PROMPT A: Please lay out the lines of the listing as a JSON list of strings, one string per line with blank lines omitted, starting with the line containing "Within the selection" and going on through the end of the listing.

PROVIDED TEXT:
Optimizing Python in the Real World: NumPy, Numba, and the NUFFT

Donald Knuth famously quipped that "premature optimization is the root of all evil." The reasons are straightforward: optimized code tends to be much more difficult to read and debug than simpler implementations of the same algorithm, and optimizing too early leads to greater costs down the road. In the Python world, there is another cost to optimization: optimized code often is written in a compiled language like Fortran or C, and this leads to barriers to its development, use, and deployment.

Too often, tutorials about optimizing Python use trivial or toy examples which may not map well to the real world. I've certainly been guilty of this myself. Here, I'm going to take a different route: in this post I will outline the process of understanding, implementing, and optimizing a non-trivial algorithm in Python, in this case the Non-uniform Fast Fourier Transform (NUFFT). Along the way, we'll dig into the process of optimizing Python code, and see how a relatively straightforward pure Python implementation, with a little help from Numba, can be made to nearly match the performance of a highly-optimized Fortran implementation of the same algorithm.

Why a Python Implementation?

First, I want to answer the inevitable question: why spend the time to make a Python implementation of an algorithm that's already out there in Fortran? The reason is that I've found in my research and teaching that pure-Python implementations of algorithms are far more valuable than C or Fortran implementations, even if they might be a bit slower. This is for a number of reasons:

  • Pure-Python code is easier to read, understand, and contribute to. Good Python implementations are much higher-level than C or Fortran, and abstract-away loop indices, bit twiddling, workspace arrays, and other sources of code clutter. A typical student reading good Python code can immediately understand and modify the algorithm, while the same student would be lost trying to understand typical optimized Fortran code.

  • Pure-python packages are much easier to install than Python-wrapped C or Fortran code. This is especially true on non-Linux systems. Fortran in particular can require some installation prerequisites that are non-trivial for many users. In practice, I've seen people give up on better tools when there is an installation barrier for those tools.

  • Pure-python code often works for many data types. Because of the way it is written, pure Python code is often automatically applicable to single or double precision, and perhaps even to extensions to complex numbers. For compiled packages, supporting and compiling for all possible types can be a burden.

  • Pure-python is easier to use at scale. Because it does not require complicated installation, pure Python packages can be much easier to install on cloud VMs and/or shared clusters for computation at scale. If you can easily pip-install a pure-Python package on a VM, then services like AWS and TravisCI are much easier to set up.

Saved entries
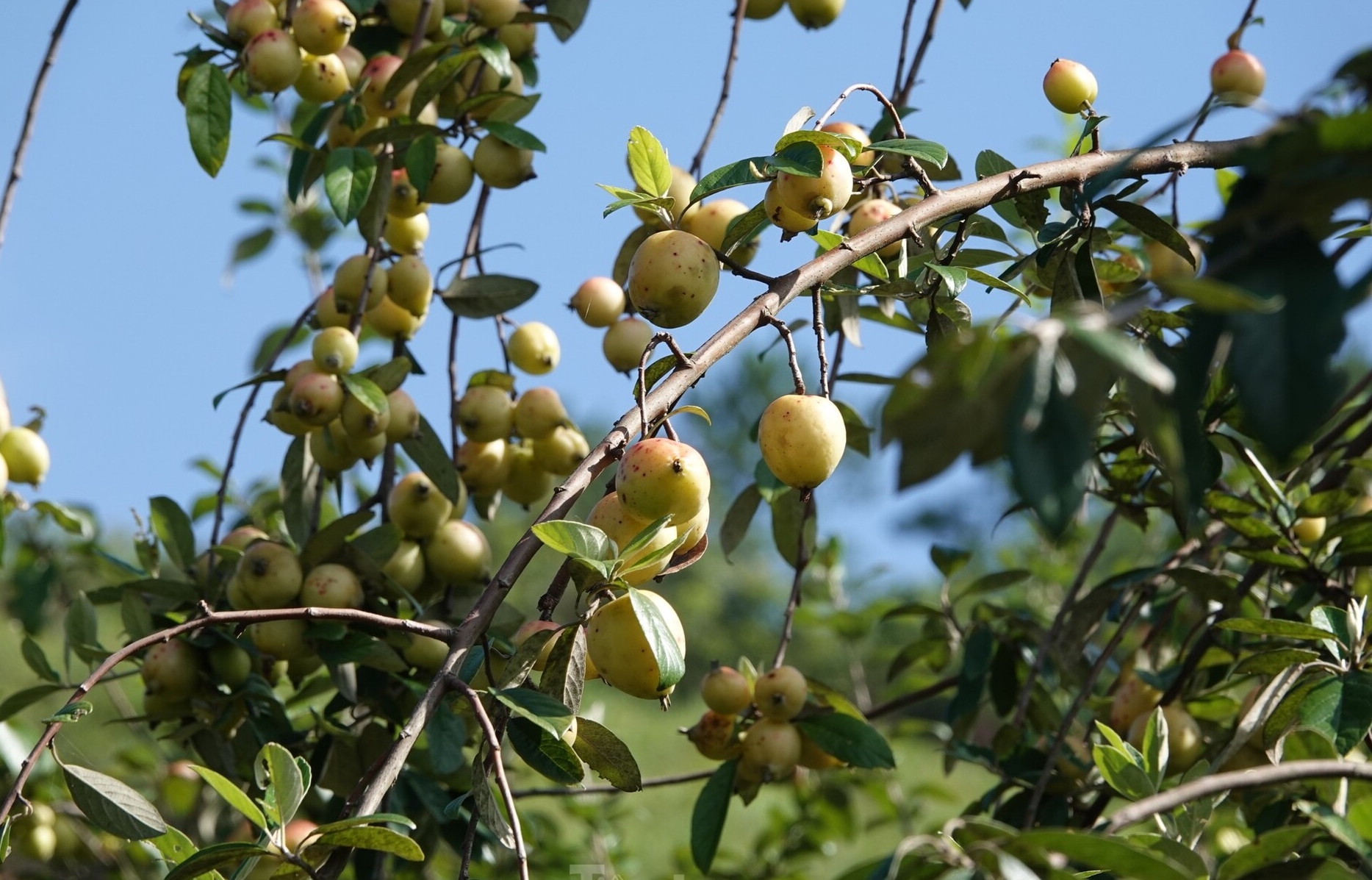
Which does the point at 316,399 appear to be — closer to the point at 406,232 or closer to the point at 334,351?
the point at 334,351

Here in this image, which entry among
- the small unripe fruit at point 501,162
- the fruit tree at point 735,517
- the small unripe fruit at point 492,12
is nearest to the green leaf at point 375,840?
the fruit tree at point 735,517

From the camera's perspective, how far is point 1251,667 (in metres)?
1.05

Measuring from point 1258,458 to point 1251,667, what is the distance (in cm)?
33

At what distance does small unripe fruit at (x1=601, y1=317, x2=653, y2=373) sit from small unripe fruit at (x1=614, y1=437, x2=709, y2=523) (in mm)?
503

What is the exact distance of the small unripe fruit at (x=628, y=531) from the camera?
83 centimetres

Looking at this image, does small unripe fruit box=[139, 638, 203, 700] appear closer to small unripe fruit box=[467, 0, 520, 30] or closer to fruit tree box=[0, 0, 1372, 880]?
fruit tree box=[0, 0, 1372, 880]

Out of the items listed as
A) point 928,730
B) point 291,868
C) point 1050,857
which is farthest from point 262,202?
point 1050,857

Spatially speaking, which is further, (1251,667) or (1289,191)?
(1251,667)

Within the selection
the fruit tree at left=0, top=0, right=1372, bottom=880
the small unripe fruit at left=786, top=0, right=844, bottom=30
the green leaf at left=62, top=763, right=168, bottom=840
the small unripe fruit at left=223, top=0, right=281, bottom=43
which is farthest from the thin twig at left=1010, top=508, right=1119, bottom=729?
the small unripe fruit at left=223, top=0, right=281, bottom=43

PROMPT B: Duplicate the passage of the Python optimization post word for word, starting with "Too often, tutorials" and going on through "the same algorithm.".

EXERCISE SOLUTION A:
[
  "Within the selection",
  "the fruit tree at left=0, top=0, right=1372, bottom=880",
  "the small unripe fruit at left=786, top=0, right=844, bottom=30",
  "the green leaf at left=62, top=763, right=168, bottom=840",
  "the small unripe fruit at left=223, top=0, right=281, bottom=43",
  "which is farthest from the thin twig at left=1010, top=508, right=1119, bottom=729?",
  "the small unripe fruit at left=223, top=0, right=281, bottom=43"
]

EXERCISE SOLUTION B:
Too often, tutorials about optimizing Python use trivial or toy examples which may not map well to the real world. I've certainly been guilty of this myself. Here, I'm going to take a different route: in this post I will outline the process of understanding, implementing, and optimizing a non-trivial algorithm in Python, in this case the Non-uniform Fast Fourier Transform (NUFFT). Along the way, we'll dig into the process of optimizing Python code, and see how a relatively straightforward pure Python implementation, with a little help from Numba, can be made to nearly match the performance of a highly-optimized Fortran implementation of the same algorithm.